The findings reported here show that baseline, pretreatment neural activity and the rapid manipulation of this activity predict clinical response to scopolamine, indicating that baseline brain function inherently reflects the potential to respond to treatment. While others have observed correlations between response to various antidepressants and neural activity in both visual cortex and sgACC, those effects were observed 2 weeks into treatment, and thus the predictive nature was unrelated to baseline function. Importantly, our findings replicate earlier results indicating that differential neural response to emotional stimuli in visual cortex might provide a useful biomarker for identifying a subgroup of patients who will respond favorably to scopolamine.

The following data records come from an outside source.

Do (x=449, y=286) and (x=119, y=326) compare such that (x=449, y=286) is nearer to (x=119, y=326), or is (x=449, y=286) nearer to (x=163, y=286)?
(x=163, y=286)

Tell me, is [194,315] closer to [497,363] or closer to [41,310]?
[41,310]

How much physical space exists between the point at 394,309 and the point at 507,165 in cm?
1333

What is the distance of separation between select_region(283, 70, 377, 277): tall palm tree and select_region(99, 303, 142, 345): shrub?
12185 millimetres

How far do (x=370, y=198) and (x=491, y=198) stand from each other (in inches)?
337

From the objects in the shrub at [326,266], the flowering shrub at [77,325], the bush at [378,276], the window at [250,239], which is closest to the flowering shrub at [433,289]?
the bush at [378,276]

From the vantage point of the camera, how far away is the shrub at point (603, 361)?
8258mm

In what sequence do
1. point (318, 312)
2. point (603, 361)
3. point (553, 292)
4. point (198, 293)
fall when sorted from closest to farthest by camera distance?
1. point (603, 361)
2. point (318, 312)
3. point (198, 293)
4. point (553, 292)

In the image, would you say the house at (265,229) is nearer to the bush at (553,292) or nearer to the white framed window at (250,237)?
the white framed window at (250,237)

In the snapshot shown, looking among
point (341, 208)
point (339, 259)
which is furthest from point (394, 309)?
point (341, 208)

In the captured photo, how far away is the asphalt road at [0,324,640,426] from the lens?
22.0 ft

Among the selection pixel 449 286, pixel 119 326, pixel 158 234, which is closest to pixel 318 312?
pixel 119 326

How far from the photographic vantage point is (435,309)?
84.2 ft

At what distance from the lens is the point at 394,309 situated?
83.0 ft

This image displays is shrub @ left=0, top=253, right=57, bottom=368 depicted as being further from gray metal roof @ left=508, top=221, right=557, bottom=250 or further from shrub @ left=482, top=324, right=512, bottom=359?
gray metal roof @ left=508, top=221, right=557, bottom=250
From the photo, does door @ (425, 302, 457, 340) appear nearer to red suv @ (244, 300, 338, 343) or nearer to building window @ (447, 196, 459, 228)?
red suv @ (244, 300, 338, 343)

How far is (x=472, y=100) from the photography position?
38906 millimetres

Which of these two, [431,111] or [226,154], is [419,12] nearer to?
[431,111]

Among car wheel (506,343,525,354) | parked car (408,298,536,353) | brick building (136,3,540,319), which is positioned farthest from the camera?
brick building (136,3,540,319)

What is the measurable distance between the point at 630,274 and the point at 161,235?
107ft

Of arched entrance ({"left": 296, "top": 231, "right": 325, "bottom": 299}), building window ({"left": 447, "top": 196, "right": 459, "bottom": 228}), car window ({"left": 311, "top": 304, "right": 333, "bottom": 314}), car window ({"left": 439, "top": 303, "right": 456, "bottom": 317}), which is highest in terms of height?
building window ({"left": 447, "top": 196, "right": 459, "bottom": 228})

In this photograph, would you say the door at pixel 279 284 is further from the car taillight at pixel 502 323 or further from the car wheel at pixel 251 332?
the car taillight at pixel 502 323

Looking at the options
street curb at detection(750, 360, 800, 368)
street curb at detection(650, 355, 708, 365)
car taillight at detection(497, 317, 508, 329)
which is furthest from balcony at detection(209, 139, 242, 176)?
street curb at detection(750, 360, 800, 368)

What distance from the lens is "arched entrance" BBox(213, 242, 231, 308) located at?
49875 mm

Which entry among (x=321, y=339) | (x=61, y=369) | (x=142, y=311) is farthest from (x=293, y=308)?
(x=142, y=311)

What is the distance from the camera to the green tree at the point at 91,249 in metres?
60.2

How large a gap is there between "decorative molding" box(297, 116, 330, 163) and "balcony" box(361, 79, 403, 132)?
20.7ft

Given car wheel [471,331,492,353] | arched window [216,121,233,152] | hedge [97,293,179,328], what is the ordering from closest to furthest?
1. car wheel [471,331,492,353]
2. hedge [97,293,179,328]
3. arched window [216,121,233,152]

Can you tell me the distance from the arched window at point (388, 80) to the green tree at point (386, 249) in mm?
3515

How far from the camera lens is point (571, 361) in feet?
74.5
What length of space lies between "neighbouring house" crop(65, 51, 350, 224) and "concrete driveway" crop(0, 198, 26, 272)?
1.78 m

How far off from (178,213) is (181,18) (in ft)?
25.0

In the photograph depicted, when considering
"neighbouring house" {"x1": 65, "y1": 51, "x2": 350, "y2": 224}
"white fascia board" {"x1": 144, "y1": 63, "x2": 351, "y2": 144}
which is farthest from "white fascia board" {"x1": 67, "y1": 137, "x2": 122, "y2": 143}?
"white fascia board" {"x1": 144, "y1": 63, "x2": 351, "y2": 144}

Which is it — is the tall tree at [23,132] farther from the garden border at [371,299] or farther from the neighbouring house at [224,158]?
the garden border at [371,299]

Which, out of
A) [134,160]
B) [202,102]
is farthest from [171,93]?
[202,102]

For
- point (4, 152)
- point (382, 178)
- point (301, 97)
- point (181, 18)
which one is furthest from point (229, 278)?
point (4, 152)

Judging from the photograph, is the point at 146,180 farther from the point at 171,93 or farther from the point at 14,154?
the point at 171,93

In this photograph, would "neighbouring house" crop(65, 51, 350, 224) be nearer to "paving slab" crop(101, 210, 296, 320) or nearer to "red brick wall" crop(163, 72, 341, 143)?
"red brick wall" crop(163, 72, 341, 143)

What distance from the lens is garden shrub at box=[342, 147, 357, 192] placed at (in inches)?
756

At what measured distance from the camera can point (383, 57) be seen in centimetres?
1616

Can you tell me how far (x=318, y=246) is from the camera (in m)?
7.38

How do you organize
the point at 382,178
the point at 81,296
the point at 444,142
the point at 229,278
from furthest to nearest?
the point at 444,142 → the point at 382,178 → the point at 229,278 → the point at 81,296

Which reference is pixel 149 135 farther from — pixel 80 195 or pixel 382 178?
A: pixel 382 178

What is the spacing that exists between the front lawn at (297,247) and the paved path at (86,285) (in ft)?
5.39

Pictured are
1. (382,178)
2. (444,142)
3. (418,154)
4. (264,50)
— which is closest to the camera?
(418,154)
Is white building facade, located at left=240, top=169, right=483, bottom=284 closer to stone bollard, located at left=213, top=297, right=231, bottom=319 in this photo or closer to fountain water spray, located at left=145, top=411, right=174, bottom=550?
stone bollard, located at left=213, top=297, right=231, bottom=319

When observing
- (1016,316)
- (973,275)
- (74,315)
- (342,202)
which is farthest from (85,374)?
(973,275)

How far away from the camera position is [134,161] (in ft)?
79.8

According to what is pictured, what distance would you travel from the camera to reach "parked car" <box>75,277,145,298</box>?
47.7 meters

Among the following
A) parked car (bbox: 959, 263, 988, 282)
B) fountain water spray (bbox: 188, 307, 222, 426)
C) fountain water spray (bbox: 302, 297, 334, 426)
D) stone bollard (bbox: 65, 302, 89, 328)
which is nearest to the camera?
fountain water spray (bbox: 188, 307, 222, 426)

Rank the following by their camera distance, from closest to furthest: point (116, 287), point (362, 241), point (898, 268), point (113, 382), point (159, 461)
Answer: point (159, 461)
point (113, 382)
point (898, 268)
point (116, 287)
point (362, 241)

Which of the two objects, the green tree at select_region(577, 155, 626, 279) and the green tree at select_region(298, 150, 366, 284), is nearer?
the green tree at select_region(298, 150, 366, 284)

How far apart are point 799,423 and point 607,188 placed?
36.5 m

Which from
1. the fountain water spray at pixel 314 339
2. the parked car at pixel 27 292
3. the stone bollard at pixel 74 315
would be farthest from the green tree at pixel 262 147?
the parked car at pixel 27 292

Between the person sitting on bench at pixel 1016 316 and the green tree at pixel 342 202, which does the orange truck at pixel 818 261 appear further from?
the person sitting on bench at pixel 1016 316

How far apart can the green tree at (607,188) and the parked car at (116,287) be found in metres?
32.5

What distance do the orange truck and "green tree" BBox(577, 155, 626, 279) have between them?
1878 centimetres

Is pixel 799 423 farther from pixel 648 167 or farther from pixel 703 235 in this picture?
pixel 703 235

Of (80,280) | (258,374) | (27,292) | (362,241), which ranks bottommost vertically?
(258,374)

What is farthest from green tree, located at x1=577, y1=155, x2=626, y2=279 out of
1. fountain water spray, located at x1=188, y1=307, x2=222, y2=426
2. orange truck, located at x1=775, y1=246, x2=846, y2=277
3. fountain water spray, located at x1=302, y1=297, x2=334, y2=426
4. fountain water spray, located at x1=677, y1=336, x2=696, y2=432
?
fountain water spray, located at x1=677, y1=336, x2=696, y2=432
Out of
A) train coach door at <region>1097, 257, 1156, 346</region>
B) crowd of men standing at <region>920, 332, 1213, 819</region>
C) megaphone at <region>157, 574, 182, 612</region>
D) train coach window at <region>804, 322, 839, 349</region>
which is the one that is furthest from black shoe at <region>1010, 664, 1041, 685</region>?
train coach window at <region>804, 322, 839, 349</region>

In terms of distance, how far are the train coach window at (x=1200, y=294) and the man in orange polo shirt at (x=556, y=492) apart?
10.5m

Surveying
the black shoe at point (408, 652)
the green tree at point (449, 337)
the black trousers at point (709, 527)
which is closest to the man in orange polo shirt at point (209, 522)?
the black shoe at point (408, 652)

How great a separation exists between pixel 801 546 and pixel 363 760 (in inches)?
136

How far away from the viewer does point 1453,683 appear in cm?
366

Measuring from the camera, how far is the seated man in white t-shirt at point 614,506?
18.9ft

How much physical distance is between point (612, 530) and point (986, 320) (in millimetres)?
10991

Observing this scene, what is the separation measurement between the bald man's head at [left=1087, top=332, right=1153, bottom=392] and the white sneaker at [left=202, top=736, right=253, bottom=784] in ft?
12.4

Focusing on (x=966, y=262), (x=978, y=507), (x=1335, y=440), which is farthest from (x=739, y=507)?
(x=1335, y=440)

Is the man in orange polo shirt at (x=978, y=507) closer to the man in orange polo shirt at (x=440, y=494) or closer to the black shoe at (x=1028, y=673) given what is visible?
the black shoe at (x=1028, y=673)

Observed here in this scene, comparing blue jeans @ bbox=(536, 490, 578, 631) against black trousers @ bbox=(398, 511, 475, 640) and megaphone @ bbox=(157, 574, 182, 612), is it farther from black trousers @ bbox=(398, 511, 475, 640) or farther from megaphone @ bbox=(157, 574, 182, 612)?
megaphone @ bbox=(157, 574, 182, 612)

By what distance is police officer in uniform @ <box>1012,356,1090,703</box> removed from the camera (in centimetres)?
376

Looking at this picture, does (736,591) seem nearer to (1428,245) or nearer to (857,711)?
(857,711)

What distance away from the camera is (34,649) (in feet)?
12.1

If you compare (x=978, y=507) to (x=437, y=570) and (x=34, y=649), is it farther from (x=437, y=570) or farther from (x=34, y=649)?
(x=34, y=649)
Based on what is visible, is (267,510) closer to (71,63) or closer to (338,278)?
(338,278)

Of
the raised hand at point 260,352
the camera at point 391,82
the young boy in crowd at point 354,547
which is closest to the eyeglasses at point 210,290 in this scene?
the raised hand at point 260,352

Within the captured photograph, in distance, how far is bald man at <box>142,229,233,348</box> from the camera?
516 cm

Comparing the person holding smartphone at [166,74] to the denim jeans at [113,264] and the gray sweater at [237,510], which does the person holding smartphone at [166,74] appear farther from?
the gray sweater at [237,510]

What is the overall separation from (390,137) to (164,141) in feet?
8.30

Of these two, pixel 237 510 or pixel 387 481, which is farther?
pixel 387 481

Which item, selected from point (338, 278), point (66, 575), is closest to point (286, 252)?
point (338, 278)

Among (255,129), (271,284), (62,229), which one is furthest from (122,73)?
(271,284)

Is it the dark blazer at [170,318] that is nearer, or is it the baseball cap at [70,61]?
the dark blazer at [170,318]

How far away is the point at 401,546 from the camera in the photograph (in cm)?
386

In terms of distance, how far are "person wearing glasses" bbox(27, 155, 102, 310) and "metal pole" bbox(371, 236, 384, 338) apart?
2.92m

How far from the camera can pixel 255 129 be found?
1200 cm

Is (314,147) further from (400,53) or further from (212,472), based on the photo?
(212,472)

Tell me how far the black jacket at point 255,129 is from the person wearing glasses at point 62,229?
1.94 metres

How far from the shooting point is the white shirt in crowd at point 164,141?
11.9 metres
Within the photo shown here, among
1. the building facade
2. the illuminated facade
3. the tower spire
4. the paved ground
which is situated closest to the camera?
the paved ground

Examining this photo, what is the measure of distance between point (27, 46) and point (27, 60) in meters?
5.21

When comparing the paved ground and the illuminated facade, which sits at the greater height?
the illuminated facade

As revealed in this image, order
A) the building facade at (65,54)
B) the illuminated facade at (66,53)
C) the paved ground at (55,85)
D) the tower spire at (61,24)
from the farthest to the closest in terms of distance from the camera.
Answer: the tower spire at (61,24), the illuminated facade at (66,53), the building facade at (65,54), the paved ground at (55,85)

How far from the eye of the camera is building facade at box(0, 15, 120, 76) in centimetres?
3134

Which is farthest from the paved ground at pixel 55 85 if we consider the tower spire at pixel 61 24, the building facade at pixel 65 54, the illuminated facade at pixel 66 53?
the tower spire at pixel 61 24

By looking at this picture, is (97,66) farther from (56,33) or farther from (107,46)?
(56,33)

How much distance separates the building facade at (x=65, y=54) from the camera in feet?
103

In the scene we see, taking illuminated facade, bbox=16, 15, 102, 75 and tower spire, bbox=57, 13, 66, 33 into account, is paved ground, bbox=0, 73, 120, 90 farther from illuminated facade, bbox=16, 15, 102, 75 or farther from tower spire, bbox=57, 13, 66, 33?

While these findings may not offer immediate utility to clinicians, they do indicate that biologically based measures can inform us about the potential for patients to respond to treatment and further may guide the development of novel antidepressants.

Interest Statement

The NIMH has filed a use-patent for the use of scopolamine in the treatment of depression, and Drs. Furey and Drevets are identified as co-inventors on this pending patent application in the US and an existing patent in Europe. Dr. Zarate is listed as a co-inventor on a patent application for the use of ketamine and its metabolites in major depression. Dr. Zarate has assigned his rights in the patent to the US government but will share a percentage of any royalties that may be received by the government. Dr. Drevets has consulted for Johnson & Johnson Pharmaceuticals, Inc. and RBM/Myriad, Inc. and currently is an employee of Johnson & Johnson, Inc. All other authors report no biomedical financial interests or potential conflicts of interest.